Top of TEXT UNDER STUDY

Eddie Merrins Pro Golfer: The “Little Pro” with a Big Idea, Golf Tip

If not for a brief polio scare, Eddie Merrins may never have taken up golf. And if Eddie Merrins had never taken up golf, well, the game would have been deprived of one of its great gentlemen – and teachers.

When Merrins was an 11-year-old in Meridian, Miss., that polio scare forced him to skip summer camp. Invited by some buddies for a round of golf, Merrins went along – and that was that. His passion for the game became so intense, Merrins quit football and baseball to focus on golf full-time. He eventually earned a scholarship to play at LSU, where he twice won the Southeastern Conference championship before moving on to the professional ranks in 1957.

Like many tour players of the time, Merrins took a job as a club pro to help make ends meet. It wasn't just any club, either, but fabled Merion outside Philadelphia. His interest in teaching blossomed during his two years there, as did his understanding of the swing.

Merrins would continue playing and teaching at clubs on the East Coast until 1962, when he was offered the job as head pro at tony Bel-Air Country Club in Los Angeles. He accepted, of course, and the man known affectionately as “the Little Pro” due to his 5'7” stature remains at Bel-Air as Golf Professional Emeritus as of September 2012.

Over the course of 50 years, Merrins has taught a host of famous entertainers and athletes: Fred Astaire, Bing Crosby, Dean Martin, Jack Nicholson, Ringo Starr, Celine Dion, Marcus Allen, Jerry Rice… The list goes on and on. In fact, it's been said of Merrins that “the stars revolve around him.”

But Merrins has been much more than just the go-to teacher of celebrities. He coached the UCLA golf team from 1975-89, turning out prominent pros including Corey Pavin and Duffy Waldorf and winning a national title in 1988. His services were also sought out by the likes of Ben Crenshaw, Raymond Floyd and Vijay Singh.

Bottom of TEXT UNDER STUDY

QUESTIONS ON THE MATERIAL:
**A.** List each famous entertainer and athlete that the Eddie Merrins article above says he has taught.
**B.** Please write the next part of the Eddie Merrins article above, picking up after its last sentence.

Top of PROVIDED DATA

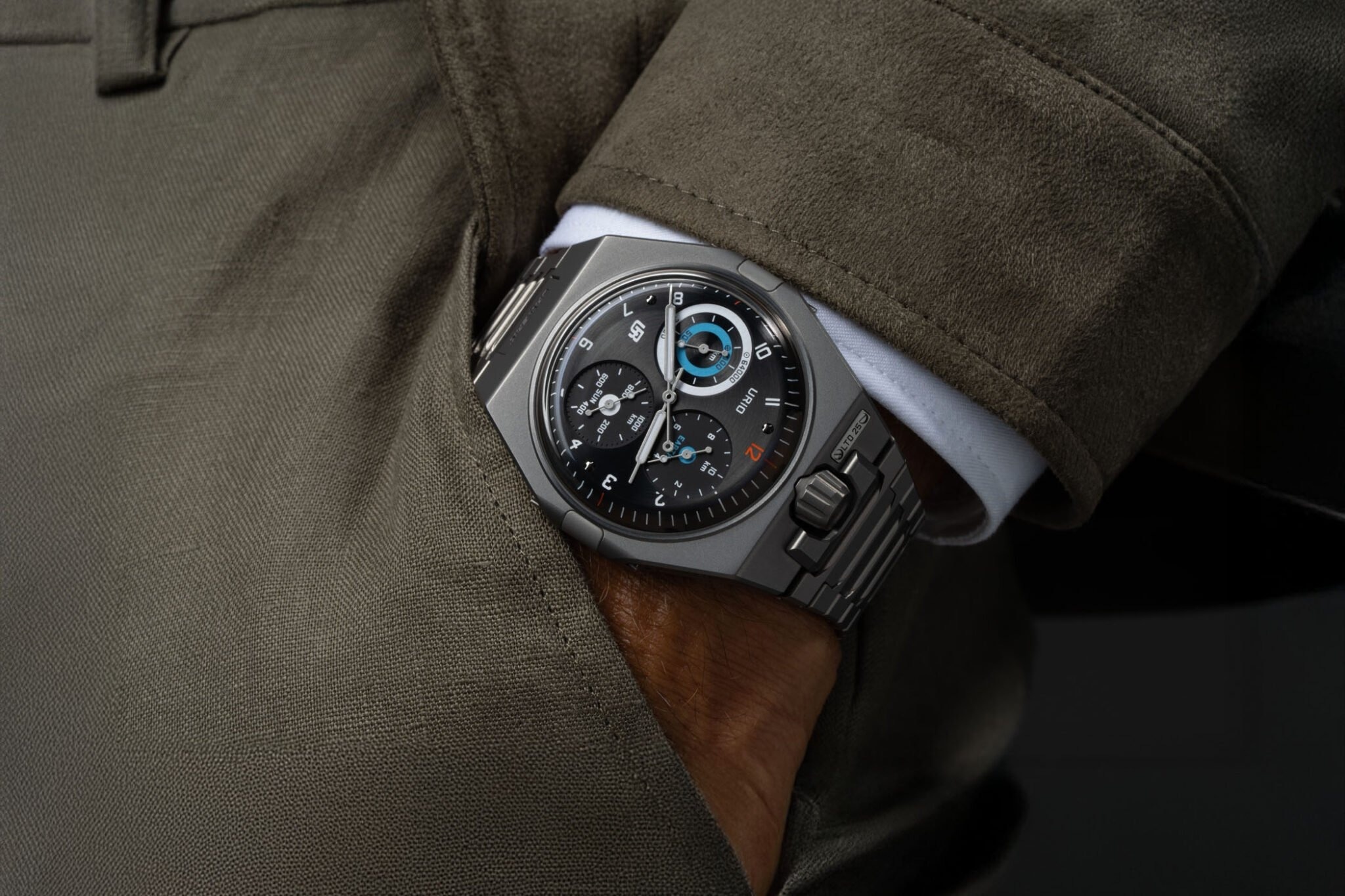 Urwerk_UR_10_Spacemeter_Central_1_.jpg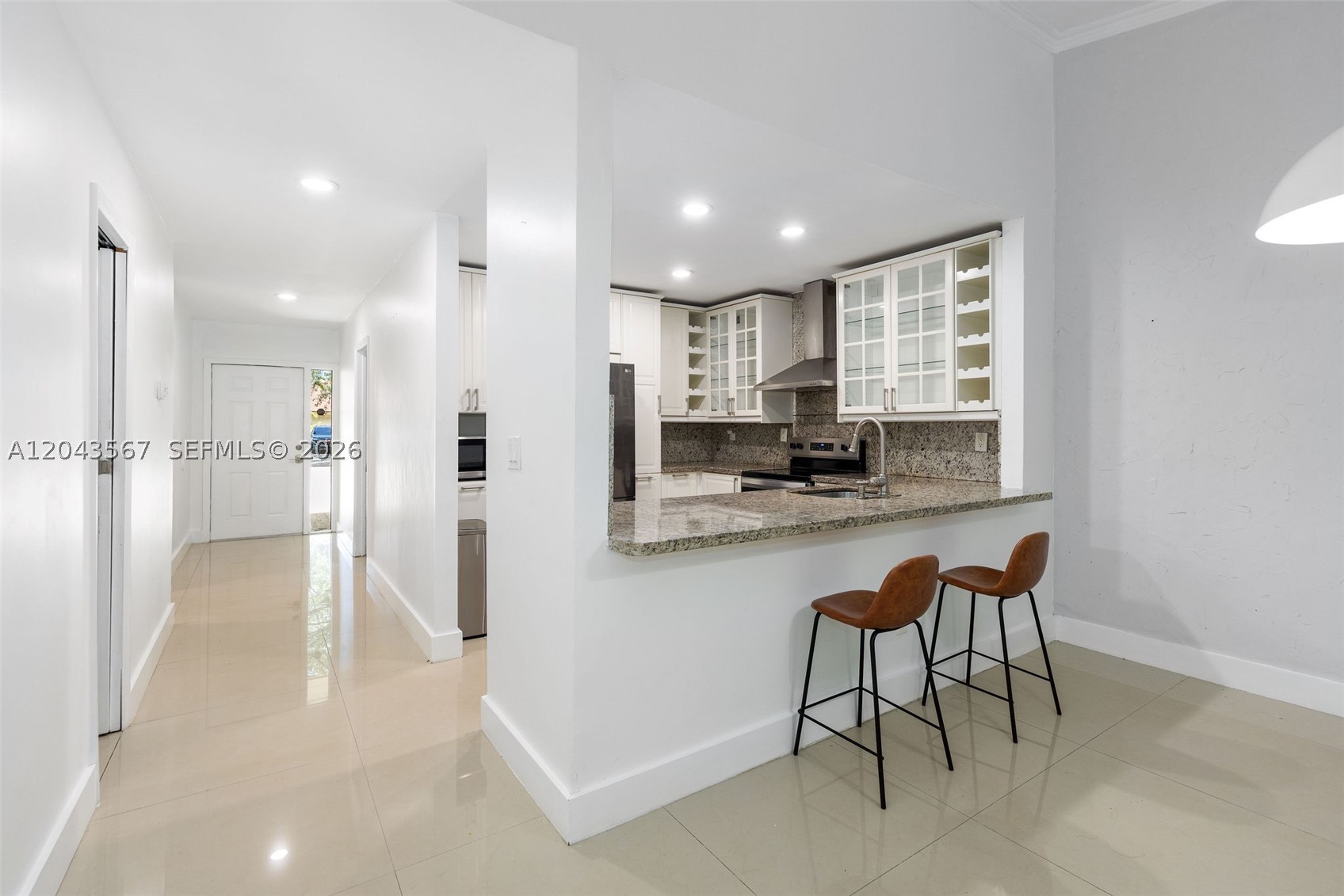 LENOX WOODS - Residential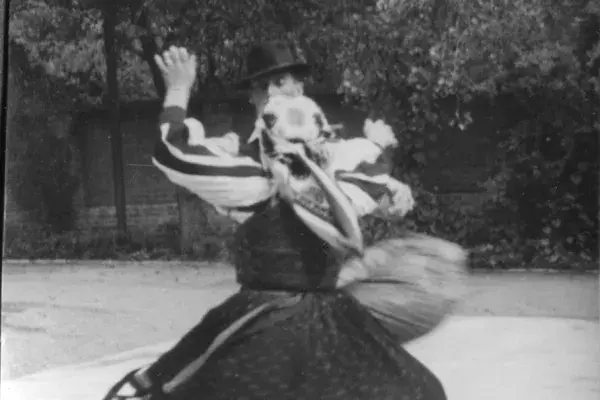 20.) Kalotaszegi páros tánc: Tötszegi Károly és Tötszegi Károlyné Kozma Anna "Nuki" (megrendezett filmfelvétel). Budapest, 1963. szeptember 27.
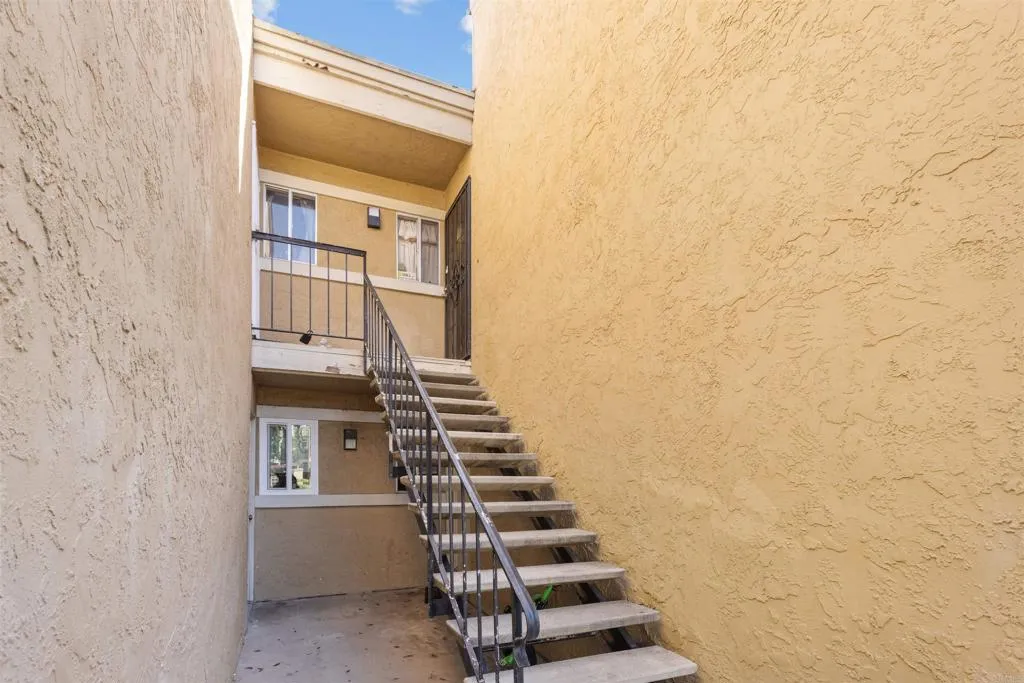 https://cdn.realtyfeed.com/cdn/127/306555963/b3fa7047b53a763c3a1d73383b92ca37.webp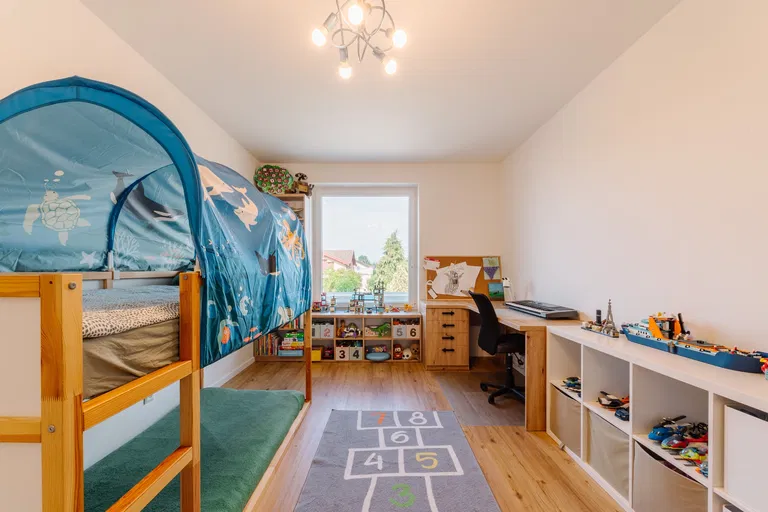 Krížna, Zálesie - Senec | Predaj, Rodinný dom, 5-izbový, 246 m²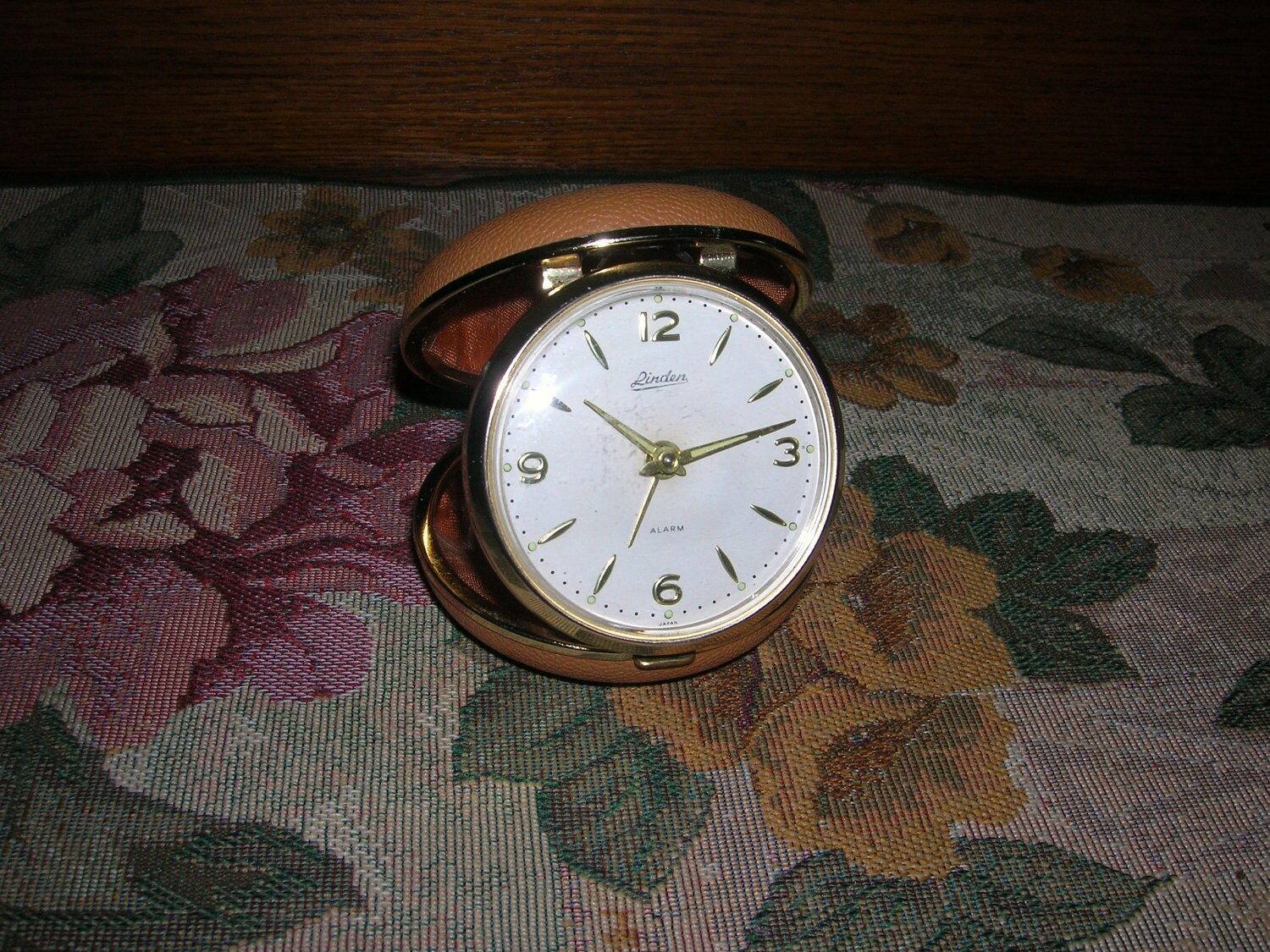 Vintage Linden Travel Alarm Clock Circa 1960's MIJ Round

Bottom of PROVIDED DATA

TASK-BY-TASK RESULTS:
**A.** Fred Astaire, Bing Crosby, Dean Martin, Jack Nicholson, Ringo Starr, Celine Dion, Marcus Allen, Jerry Rice

**B.**
Like many famous instructors, Merrins became associated with a single phrase that defined his philosophy in a nutshell: “Swing the handle.” His 1973 book, Swing the Handle, Not the Clubhead, proved hugely popular and brought his pet term into the golf lexicon. Swing the Handle is now available as a DVD series and a smartphone app.

Throughout his long career, Merrins has dispensed simple wisdom with warmth, charm and grace. Said Byron Nelson, “Eddie Merrins is and will go down in history as one of the best men in golf.”

That's a mighty big statement, indeed.

Famous students: Pavin, Crenshaw, Floyd, Singh, Tom Kite, Rocco Mediate, Gay Brewer, Steve Pate, Scott McCarron, Bob May, Amy Alcott

Core philosophy: If Merrins' “swing the handle, not the clubhead” mantra sounds like a rejoinder to Ernest Jones' “swing the clubhead” directive, that's no accident.

As an assistant at Merion, Merrins absorbed the teaching of head pro Fred Austin, a Jones disciple. But Merrins wasn't sold on Jones' concept – which held that the hands guided the swing -- observing that it caused some players to become too active with the hands and cast the club from the top. Merrins also believed the body's big muscles were given short shrift in Jones' teaching.

In 1960, Merrins was had a revelation: The golf swing is similar to a two-handed stroke in tennis, which is controlled by the forearms.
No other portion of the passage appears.